### [GIVEN PASSAGE]
════════════════════
> Why not just write a microcode emulator?
I'm trying to compare the Alto to the Apple ][ (which is what I'm most
familiar with) and they may be about the same order of magnitude. (If you
think about it, it's pretty incredible if it's true, since this little
machine ran such revolutionary programs! That's not to say it ran them
_quickly_ -- the manuals gloss over that sort of thing. That's why I'm
waiting to hear from someone who can describe the actual speed of the Alto.)
The microcycle time is 170 ns. That works out to a clock cycle time (for
the microcode) of just under 6 MHz. Suppose there are 5-10 micro-
instructions per machine-language instruction. Then the figure of 1-2 usec
per instruction (which is on Al's site -- see below) makes good sense.
But it doesn't make much sense to do these kinds of rough calculations.
The main reason is that as far as emulation goes, microcode is a totally
different animal than machine code. Things happen in parallel; although the
parts of the CPU are doing simple things (like simple arithmetic) they are
working together. You would have to duplicate them precisely and make a
single processor act as if it could do things in parallel. As Tony pointed
out, that may even involve accounting for certain individual logic gates.
The gate-level emulation by itself would be doable; the parallel-processing
emulation would be doable; both together would be much less doable.
There are two other snags. The first is that the Alto was designed with a
motley assortment of hardware, all of which would need to be emulated -- the
hard drive, the bitmapped display, the keyboard and mouse (and maybe the
5-key keyset), and the Ethernet. The hardware is exotic enough that it
could be hard to coax a modern PC to duplicate it exactly. (For example,
the Ethernet is from a previous generation, 3MB/sec.)
════════════════════
### [MATERIAL SHOWN]
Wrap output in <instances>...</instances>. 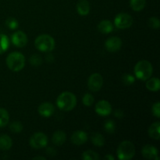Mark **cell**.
<instances>
[{"mask_svg": "<svg viewBox=\"0 0 160 160\" xmlns=\"http://www.w3.org/2000/svg\"><path fill=\"white\" fill-rule=\"evenodd\" d=\"M57 106L63 111H70L76 106L77 98L74 94L70 92H62L56 100Z\"/></svg>", "mask_w": 160, "mask_h": 160, "instance_id": "cell-1", "label": "cell"}, {"mask_svg": "<svg viewBox=\"0 0 160 160\" xmlns=\"http://www.w3.org/2000/svg\"><path fill=\"white\" fill-rule=\"evenodd\" d=\"M6 65L12 71H20L25 66V57L19 52H13L6 57Z\"/></svg>", "mask_w": 160, "mask_h": 160, "instance_id": "cell-2", "label": "cell"}, {"mask_svg": "<svg viewBox=\"0 0 160 160\" xmlns=\"http://www.w3.org/2000/svg\"><path fill=\"white\" fill-rule=\"evenodd\" d=\"M153 68L150 62L147 60H141L134 67V73L138 79L145 81L151 78Z\"/></svg>", "mask_w": 160, "mask_h": 160, "instance_id": "cell-3", "label": "cell"}, {"mask_svg": "<svg viewBox=\"0 0 160 160\" xmlns=\"http://www.w3.org/2000/svg\"><path fill=\"white\" fill-rule=\"evenodd\" d=\"M117 156L120 160H130L135 155V147L130 141H123L117 148Z\"/></svg>", "mask_w": 160, "mask_h": 160, "instance_id": "cell-4", "label": "cell"}, {"mask_svg": "<svg viewBox=\"0 0 160 160\" xmlns=\"http://www.w3.org/2000/svg\"><path fill=\"white\" fill-rule=\"evenodd\" d=\"M55 40L52 36L48 34H41L34 42V45L41 52H51L55 48Z\"/></svg>", "mask_w": 160, "mask_h": 160, "instance_id": "cell-5", "label": "cell"}, {"mask_svg": "<svg viewBox=\"0 0 160 160\" xmlns=\"http://www.w3.org/2000/svg\"><path fill=\"white\" fill-rule=\"evenodd\" d=\"M29 144L31 148L40 149L45 148L48 145V138L42 132L34 133L30 138Z\"/></svg>", "mask_w": 160, "mask_h": 160, "instance_id": "cell-6", "label": "cell"}, {"mask_svg": "<svg viewBox=\"0 0 160 160\" xmlns=\"http://www.w3.org/2000/svg\"><path fill=\"white\" fill-rule=\"evenodd\" d=\"M114 24L118 29H127L133 24V18L130 14L121 12L116 16Z\"/></svg>", "mask_w": 160, "mask_h": 160, "instance_id": "cell-7", "label": "cell"}, {"mask_svg": "<svg viewBox=\"0 0 160 160\" xmlns=\"http://www.w3.org/2000/svg\"><path fill=\"white\" fill-rule=\"evenodd\" d=\"M103 85V78L101 74L95 73L91 75L88 81V86L92 92H98Z\"/></svg>", "mask_w": 160, "mask_h": 160, "instance_id": "cell-8", "label": "cell"}, {"mask_svg": "<svg viewBox=\"0 0 160 160\" xmlns=\"http://www.w3.org/2000/svg\"><path fill=\"white\" fill-rule=\"evenodd\" d=\"M12 43L18 48L24 47L28 43V36L22 31H18L14 33L11 37Z\"/></svg>", "mask_w": 160, "mask_h": 160, "instance_id": "cell-9", "label": "cell"}, {"mask_svg": "<svg viewBox=\"0 0 160 160\" xmlns=\"http://www.w3.org/2000/svg\"><path fill=\"white\" fill-rule=\"evenodd\" d=\"M95 112L100 116H109L112 112V106L106 100H101L95 105Z\"/></svg>", "mask_w": 160, "mask_h": 160, "instance_id": "cell-10", "label": "cell"}, {"mask_svg": "<svg viewBox=\"0 0 160 160\" xmlns=\"http://www.w3.org/2000/svg\"><path fill=\"white\" fill-rule=\"evenodd\" d=\"M106 48L110 52H115L120 49L122 46V40L118 37H111L106 40L105 43Z\"/></svg>", "mask_w": 160, "mask_h": 160, "instance_id": "cell-11", "label": "cell"}, {"mask_svg": "<svg viewBox=\"0 0 160 160\" xmlns=\"http://www.w3.org/2000/svg\"><path fill=\"white\" fill-rule=\"evenodd\" d=\"M142 154L143 157L147 159H159L157 148L152 145H145L142 149Z\"/></svg>", "mask_w": 160, "mask_h": 160, "instance_id": "cell-12", "label": "cell"}, {"mask_svg": "<svg viewBox=\"0 0 160 160\" xmlns=\"http://www.w3.org/2000/svg\"><path fill=\"white\" fill-rule=\"evenodd\" d=\"M38 113L42 117H50L54 113L55 108L51 102H44L38 106Z\"/></svg>", "mask_w": 160, "mask_h": 160, "instance_id": "cell-13", "label": "cell"}, {"mask_svg": "<svg viewBox=\"0 0 160 160\" xmlns=\"http://www.w3.org/2000/svg\"><path fill=\"white\" fill-rule=\"evenodd\" d=\"M71 141L74 145H81L88 141L87 133L83 131H77L72 134Z\"/></svg>", "mask_w": 160, "mask_h": 160, "instance_id": "cell-14", "label": "cell"}, {"mask_svg": "<svg viewBox=\"0 0 160 160\" xmlns=\"http://www.w3.org/2000/svg\"><path fill=\"white\" fill-rule=\"evenodd\" d=\"M77 10L81 16H86L90 12V4L88 0H80L77 4Z\"/></svg>", "mask_w": 160, "mask_h": 160, "instance_id": "cell-15", "label": "cell"}, {"mask_svg": "<svg viewBox=\"0 0 160 160\" xmlns=\"http://www.w3.org/2000/svg\"><path fill=\"white\" fill-rule=\"evenodd\" d=\"M98 30L102 34H109L113 30V25L110 20H102L98 25Z\"/></svg>", "mask_w": 160, "mask_h": 160, "instance_id": "cell-16", "label": "cell"}, {"mask_svg": "<svg viewBox=\"0 0 160 160\" xmlns=\"http://www.w3.org/2000/svg\"><path fill=\"white\" fill-rule=\"evenodd\" d=\"M148 134L150 138L155 140H159L160 138V123L159 121L153 123L148 128Z\"/></svg>", "mask_w": 160, "mask_h": 160, "instance_id": "cell-17", "label": "cell"}, {"mask_svg": "<svg viewBox=\"0 0 160 160\" xmlns=\"http://www.w3.org/2000/svg\"><path fill=\"white\" fill-rule=\"evenodd\" d=\"M12 145V139L7 134H2L0 136V149L7 151L11 148Z\"/></svg>", "mask_w": 160, "mask_h": 160, "instance_id": "cell-18", "label": "cell"}, {"mask_svg": "<svg viewBox=\"0 0 160 160\" xmlns=\"http://www.w3.org/2000/svg\"><path fill=\"white\" fill-rule=\"evenodd\" d=\"M52 140L53 144L56 145H62L65 143L67 140V135L63 131H57L53 134Z\"/></svg>", "mask_w": 160, "mask_h": 160, "instance_id": "cell-19", "label": "cell"}, {"mask_svg": "<svg viewBox=\"0 0 160 160\" xmlns=\"http://www.w3.org/2000/svg\"><path fill=\"white\" fill-rule=\"evenodd\" d=\"M146 88L151 92H158L160 88V81L158 78H148L146 81Z\"/></svg>", "mask_w": 160, "mask_h": 160, "instance_id": "cell-20", "label": "cell"}, {"mask_svg": "<svg viewBox=\"0 0 160 160\" xmlns=\"http://www.w3.org/2000/svg\"><path fill=\"white\" fill-rule=\"evenodd\" d=\"M91 140L93 145L97 147H102L105 145V138L99 133H94L91 137Z\"/></svg>", "mask_w": 160, "mask_h": 160, "instance_id": "cell-21", "label": "cell"}, {"mask_svg": "<svg viewBox=\"0 0 160 160\" xmlns=\"http://www.w3.org/2000/svg\"><path fill=\"white\" fill-rule=\"evenodd\" d=\"M145 0H130V5H131V9L136 12L142 11L145 8Z\"/></svg>", "mask_w": 160, "mask_h": 160, "instance_id": "cell-22", "label": "cell"}, {"mask_svg": "<svg viewBox=\"0 0 160 160\" xmlns=\"http://www.w3.org/2000/svg\"><path fill=\"white\" fill-rule=\"evenodd\" d=\"M9 46V38L3 34H0V55L4 53Z\"/></svg>", "mask_w": 160, "mask_h": 160, "instance_id": "cell-23", "label": "cell"}, {"mask_svg": "<svg viewBox=\"0 0 160 160\" xmlns=\"http://www.w3.org/2000/svg\"><path fill=\"white\" fill-rule=\"evenodd\" d=\"M9 120V112L6 109L0 108V128H4L8 124Z\"/></svg>", "mask_w": 160, "mask_h": 160, "instance_id": "cell-24", "label": "cell"}, {"mask_svg": "<svg viewBox=\"0 0 160 160\" xmlns=\"http://www.w3.org/2000/svg\"><path fill=\"white\" fill-rule=\"evenodd\" d=\"M82 159L84 160H98L99 159V156L95 152L92 150H88L83 152Z\"/></svg>", "mask_w": 160, "mask_h": 160, "instance_id": "cell-25", "label": "cell"}, {"mask_svg": "<svg viewBox=\"0 0 160 160\" xmlns=\"http://www.w3.org/2000/svg\"><path fill=\"white\" fill-rule=\"evenodd\" d=\"M23 124L20 121H13L9 125V130L12 133H20L23 130Z\"/></svg>", "mask_w": 160, "mask_h": 160, "instance_id": "cell-26", "label": "cell"}, {"mask_svg": "<svg viewBox=\"0 0 160 160\" xmlns=\"http://www.w3.org/2000/svg\"><path fill=\"white\" fill-rule=\"evenodd\" d=\"M105 130L109 134H112L116 130V124L112 120H107L104 125Z\"/></svg>", "mask_w": 160, "mask_h": 160, "instance_id": "cell-27", "label": "cell"}, {"mask_svg": "<svg viewBox=\"0 0 160 160\" xmlns=\"http://www.w3.org/2000/svg\"><path fill=\"white\" fill-rule=\"evenodd\" d=\"M148 25L152 29H159L160 27V21L157 17H152L148 20Z\"/></svg>", "mask_w": 160, "mask_h": 160, "instance_id": "cell-28", "label": "cell"}, {"mask_svg": "<svg viewBox=\"0 0 160 160\" xmlns=\"http://www.w3.org/2000/svg\"><path fill=\"white\" fill-rule=\"evenodd\" d=\"M6 24L9 29L14 30L18 28V21L13 17H9L6 20Z\"/></svg>", "mask_w": 160, "mask_h": 160, "instance_id": "cell-29", "label": "cell"}, {"mask_svg": "<svg viewBox=\"0 0 160 160\" xmlns=\"http://www.w3.org/2000/svg\"><path fill=\"white\" fill-rule=\"evenodd\" d=\"M83 104L86 106H91L94 103V98L91 94H85L83 97Z\"/></svg>", "mask_w": 160, "mask_h": 160, "instance_id": "cell-30", "label": "cell"}, {"mask_svg": "<svg viewBox=\"0 0 160 160\" xmlns=\"http://www.w3.org/2000/svg\"><path fill=\"white\" fill-rule=\"evenodd\" d=\"M30 62H31V65L35 66V67H38V66H39L41 63H42V57H41L39 55L34 54L31 57Z\"/></svg>", "mask_w": 160, "mask_h": 160, "instance_id": "cell-31", "label": "cell"}, {"mask_svg": "<svg viewBox=\"0 0 160 160\" xmlns=\"http://www.w3.org/2000/svg\"><path fill=\"white\" fill-rule=\"evenodd\" d=\"M152 112L153 115L155 116L157 118L160 117V102H157L155 103L154 105L152 107Z\"/></svg>", "mask_w": 160, "mask_h": 160, "instance_id": "cell-32", "label": "cell"}, {"mask_svg": "<svg viewBox=\"0 0 160 160\" xmlns=\"http://www.w3.org/2000/svg\"><path fill=\"white\" fill-rule=\"evenodd\" d=\"M122 79H123V82L126 85H131V84L134 82V78L131 74H124Z\"/></svg>", "mask_w": 160, "mask_h": 160, "instance_id": "cell-33", "label": "cell"}, {"mask_svg": "<svg viewBox=\"0 0 160 160\" xmlns=\"http://www.w3.org/2000/svg\"><path fill=\"white\" fill-rule=\"evenodd\" d=\"M115 116L118 117V118H122V117H123V113L120 109H118V110L115 112Z\"/></svg>", "mask_w": 160, "mask_h": 160, "instance_id": "cell-34", "label": "cell"}, {"mask_svg": "<svg viewBox=\"0 0 160 160\" xmlns=\"http://www.w3.org/2000/svg\"><path fill=\"white\" fill-rule=\"evenodd\" d=\"M33 159H41V160H45V157H42V156H37V157H34L33 158Z\"/></svg>", "mask_w": 160, "mask_h": 160, "instance_id": "cell-35", "label": "cell"}, {"mask_svg": "<svg viewBox=\"0 0 160 160\" xmlns=\"http://www.w3.org/2000/svg\"><path fill=\"white\" fill-rule=\"evenodd\" d=\"M106 159H111V160H113L114 159V157L113 156H110V155H107V156H106Z\"/></svg>", "mask_w": 160, "mask_h": 160, "instance_id": "cell-36", "label": "cell"}]
</instances>
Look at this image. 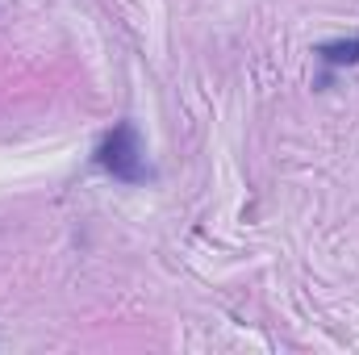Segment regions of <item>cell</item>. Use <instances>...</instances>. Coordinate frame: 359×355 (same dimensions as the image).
Returning a JSON list of instances; mask_svg holds the SVG:
<instances>
[{"label": "cell", "mask_w": 359, "mask_h": 355, "mask_svg": "<svg viewBox=\"0 0 359 355\" xmlns=\"http://www.w3.org/2000/svg\"><path fill=\"white\" fill-rule=\"evenodd\" d=\"M318 55H322V63H330V67L359 63V38H347V42H322Z\"/></svg>", "instance_id": "cell-2"}, {"label": "cell", "mask_w": 359, "mask_h": 355, "mask_svg": "<svg viewBox=\"0 0 359 355\" xmlns=\"http://www.w3.org/2000/svg\"><path fill=\"white\" fill-rule=\"evenodd\" d=\"M96 168L109 172L113 180H121V184H147V180L155 176L151 163H147V142H142V134H138L134 121H117V126L100 138V147H96Z\"/></svg>", "instance_id": "cell-1"}]
</instances>
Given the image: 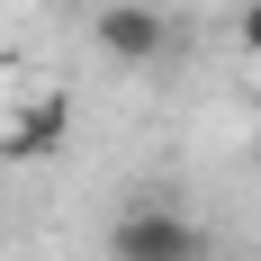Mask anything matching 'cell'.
<instances>
[{"label":"cell","instance_id":"6da1fadb","mask_svg":"<svg viewBox=\"0 0 261 261\" xmlns=\"http://www.w3.org/2000/svg\"><path fill=\"white\" fill-rule=\"evenodd\" d=\"M108 261H207V234H198L180 207L144 198V207H126L108 225Z\"/></svg>","mask_w":261,"mask_h":261},{"label":"cell","instance_id":"7a4b0ae2","mask_svg":"<svg viewBox=\"0 0 261 261\" xmlns=\"http://www.w3.org/2000/svg\"><path fill=\"white\" fill-rule=\"evenodd\" d=\"M90 45H99L108 63H135V72H144V63L171 54V18H162L153 0H99V9H90Z\"/></svg>","mask_w":261,"mask_h":261},{"label":"cell","instance_id":"3957f363","mask_svg":"<svg viewBox=\"0 0 261 261\" xmlns=\"http://www.w3.org/2000/svg\"><path fill=\"white\" fill-rule=\"evenodd\" d=\"M63 117H72V108H63V90H45V99H36V117L18 126V153H45L54 135H63Z\"/></svg>","mask_w":261,"mask_h":261},{"label":"cell","instance_id":"277c9868","mask_svg":"<svg viewBox=\"0 0 261 261\" xmlns=\"http://www.w3.org/2000/svg\"><path fill=\"white\" fill-rule=\"evenodd\" d=\"M234 36H243V45L261 54V0H243V9H234Z\"/></svg>","mask_w":261,"mask_h":261}]
</instances>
════════════════════
### [EXERCISES]
1 > Reproduce the part of the Alto emulation post starting with "The microcycle time" and going on through "of rough calculations.".
2 > Carry on the Alto emulation post from the point where it stops.
Nothing in the listing is needed.

### [TASK-BY-TASK OUTPUTS]
1 >
The microcycle time is 170 ns. That works out to a clock cycle time (for
the microcode) of just under 6 MHz. Suppose there are 5-10 micro-
instructions per machine-language instruction. Then the figure of 1-2 usec
per instruction (which is on Al's site -- see below) makes good sense.
But it doesn't make much sense to do these kinds of rough calculations.

2 >
(Honestly, the pun "coax"="convince" vs. "coax"="coaxial" was NOT intended!)
The second snag is that the microcode drives the hardware. There are some
fancy capabilities that user programs depend on.
For example, the display hardware will take a series of blocks and put them
on the display. The blocks may be inverted. They may have left margins
(which involves shifting blocks to the right on the display). They may have
right margins. This does NOT involve shifting each block to the left! It
involves giving the block a certain size (a 1-dimensional range of memory
addresses, from low to high) and changing the number of memory words per
display line. Therefore, you're changing the size of a 2-dimensional array
which is represented as a continuous (1-dimensional) string of words. The
relationship between the offset of a word (its location in the 1-dimensional
memory) and the placement of its bits (their location on the 2-dimensional
screen) could get rather intricate.
And the microcode has to manage all of the display capabilities, as well as
managing the disk and keyboard and Ethernet, all with precise timings. I
think the microcode actually has a task-switching executive in it.
I wouldn't say an emulator is impossible. Atari and Commodore emulators
emulate display hardware that's more advanced than the Alto's. But they can
emulate the hardware directly. An Alto emulator would have to preserve the
intimate and delicate relationship between the Alto's microcode and its
hardware. The timing involved might be slow enough that a modern PC could
handle it. But it (the timing) is detailed enough that I wouldn't want to
write an Alto emulator without a LOT of spare time and documentation. Of
course, I have neither of those things. :)
The other alternative is not emulating the microcode, just the instructions
that sit on top of them. (I guess that'd be an implicit answer to your
question.) Unfortunately those instructions can _change at run-time_.
Take loading Smalltalk as an example. First you have to boot off the
Ethernet or disk, which is purely microcode.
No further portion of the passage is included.